Trying to stay neutral, I think its no suprise that some people prefer typeclasses...
[1]: https://existentialtype.wordpress.com/2011/04/16/modules-mat...
However, it does serve a similar purpose. For example, if you want to create a datatype for an OrderedList then you'd create a higher-order-module (functor) that receives as an argument another module containing all the necessary comparison functions for the list elements. For example, if you apply the OrderedList functor to the IntOrdering module the result would be an OrderedListOfInt module that provides an abstract data type implementing an ordered list of integers.
In the Ocaml standard library the names would be different but that's the basic idea.

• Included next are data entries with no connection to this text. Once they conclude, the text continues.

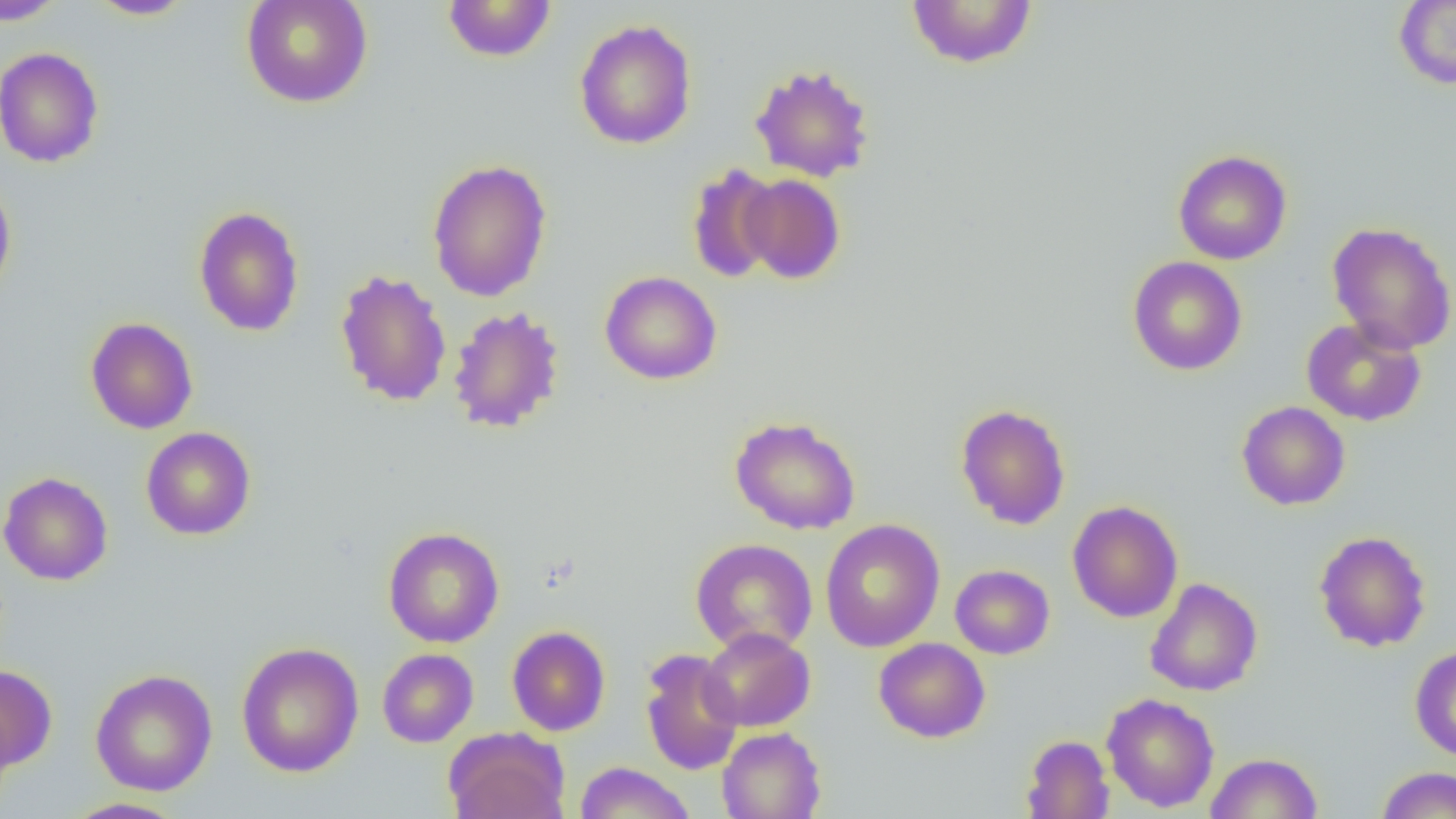

slide-level diagnosis = no evidence of blood parasites
image size = 1456×819 pixels
magnification = 1000x
field of view = one of a larger specimen
modality = optical microscopy
uninfected red blood cell locations = approximate bounding boxes as (x1,y1)-(x2,y2) corner pairs in pixels: (0,0)-(68,26), (85,0)-(195,20), (240,0)-(373,108), (905,0)-(1037,69), (1393,0)-(1456,90), (442,1)-(557,62), (575,18)-(696,149), (0,46)-(104,168), (750,63)-(875,183), (1173,150)-(1292,265), (427,158)-(552,302), (686,163)-(782,283), (0,174)-(17,302), (740,174)-(846,283), (193,205)-(305,337), (1326,221)-(1456,354), (1128,256)-(1247,376), (334,269)-(452,407), (599,270)-(722,385), (447,306)-(565,434), (85,317)-(198,434), (1301,317)-(1428,426), (1237,401)-(1350,510), (954,403)-(1071,530), (730,415)-(861,535), (140,426)-(256,540), (0,471)-(114,586), (1067,500)-(1183,623), (820,519)-(945,652), (383,526)-(504,648), (1313,530)-(1432,652), (690,538)-(818,656), (950,564)-(1055,659), (1144,577)-(1263,696), (507,625)-(611,736), (700,627)-(815,732), (873,637)-(991,743), (236,642)-(364,777), (1409,645)-(1456,762), (377,648)-(478,747), (639,648)-(744,775), (0,664)-(57,771), (90,668)-(218,796), (1102,693)-(1220,812), (716,726)-(827,819), (445,728)-(569,819), (1021,734)-(1114,818), (1205,752)-(1323,818), (574,762)-(695,819), (1376,766)-(1456,818), (63,797)-(187,819)
preparation = thin blood film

module type Comparable = sig
type t
val compare : t -> t -> int
endProbably closer would be (not sure if this is possible in Typescript):
class CustomModule<S, T1 extends Module1Interface<S>, T2 extends Module2Interface<S> > {
constructor(t1: T1, t2: T2) { ... }
}
Meaning that, for example, within Module1Inteface, there is some function f1 that returns an S, and within Module2Interface, there is some function f2 that takes an S as argument.This does become a bit tedious notation-wise, if possible at all. In Ocaml, this would look like:
module CustomModule(M1: Module1)(M2: Module2 with type s = M1.s)Here's an example. This example is a bit contrived, because I couldn't think of a better example that was simple and yet demonstrated the power of modules. So this example can be re-phrased and re-structured into a more natural OO fit, but try to look past that. Suppose you want to make a module or set of interfaces that describe a classic board game (i.e. Chess or Checkers). So you have a Board. A Board has a series of Pieces, and each Piece has a set of valid moves on the board. And a move can be applied to a Board to modify the state of the game. Again, very much glossing over the details here to get to the meat of it. So you could write a series of interfaces
interface Board {
List<Piece> getPieces();
}
interface Piece {
List<Move> getValidMoves(b: Board);
}
interface Move {
void apply(b: Board);
}
But on it's own that isn't enough, because you don't want to be able to mix-and-match different interfaces for different games, like trying to find the set of valid moves for a chess piece on a checker board. So you need to apply generics. interface Board<P> {
List<P> getPieces();
}
interface Piece<B, M> {
List<M> getValidMoves(b: B);
}
interface Move<B> {
void apply(b: B);
}
Only that's not enough either, because on it's own these parametric definitions don't enforce that the set of pieces a board returns are actually valid pieces for that game. With constraints you end up with this (in a psuedo-language where you can use a special Self type, I don't know typescript and don't think this can actually be implemented in plain Java) interface Board<P extends Piece<Self,Move<Self>>> {
List<P> getPieces();
}
interface Piece<B extends Board<Self,M>, M extends Move<B>> {
List<M> getValidMoves(b: B);
}
interface Move<B extends Board<?>> {
void apply(b: B);
}
And so you have a bunch of these weird circular definitions to get these components to play together nicely. Meanwhile, you can define a module for this without using Functors or type substitutions or anything terribly complicated (Note the below is sort of mixing OCaml with more Java-like syntax just because I'm not super familiar with OCaml): module type Game = sig
type Board
type Piece
type Move
val getPieces: Board -> List<Piece>
val getValidMoves: Piece -> Board -> List<Move>
val apply: Move -> Board -> unit
end
And I think that's the really interesting thing you can do with modules that is more awkward with the traditional OOP interfaces. It makes it more natural to talk about multiple different data types all working together.The only way to implement that as nicely with an OOP interface would be to wrap everything in a top-level object
interface Game<B, P, M> {
List<P> getPieces(b: B);
List<M> getMoves(p: P, b: B);
void apply(m: M, b: B);
}
Though now you have to make a singleton Game object and pass that around everywhere you need it, which may or may not be idiomatic or obvious depending on the language and your preferences.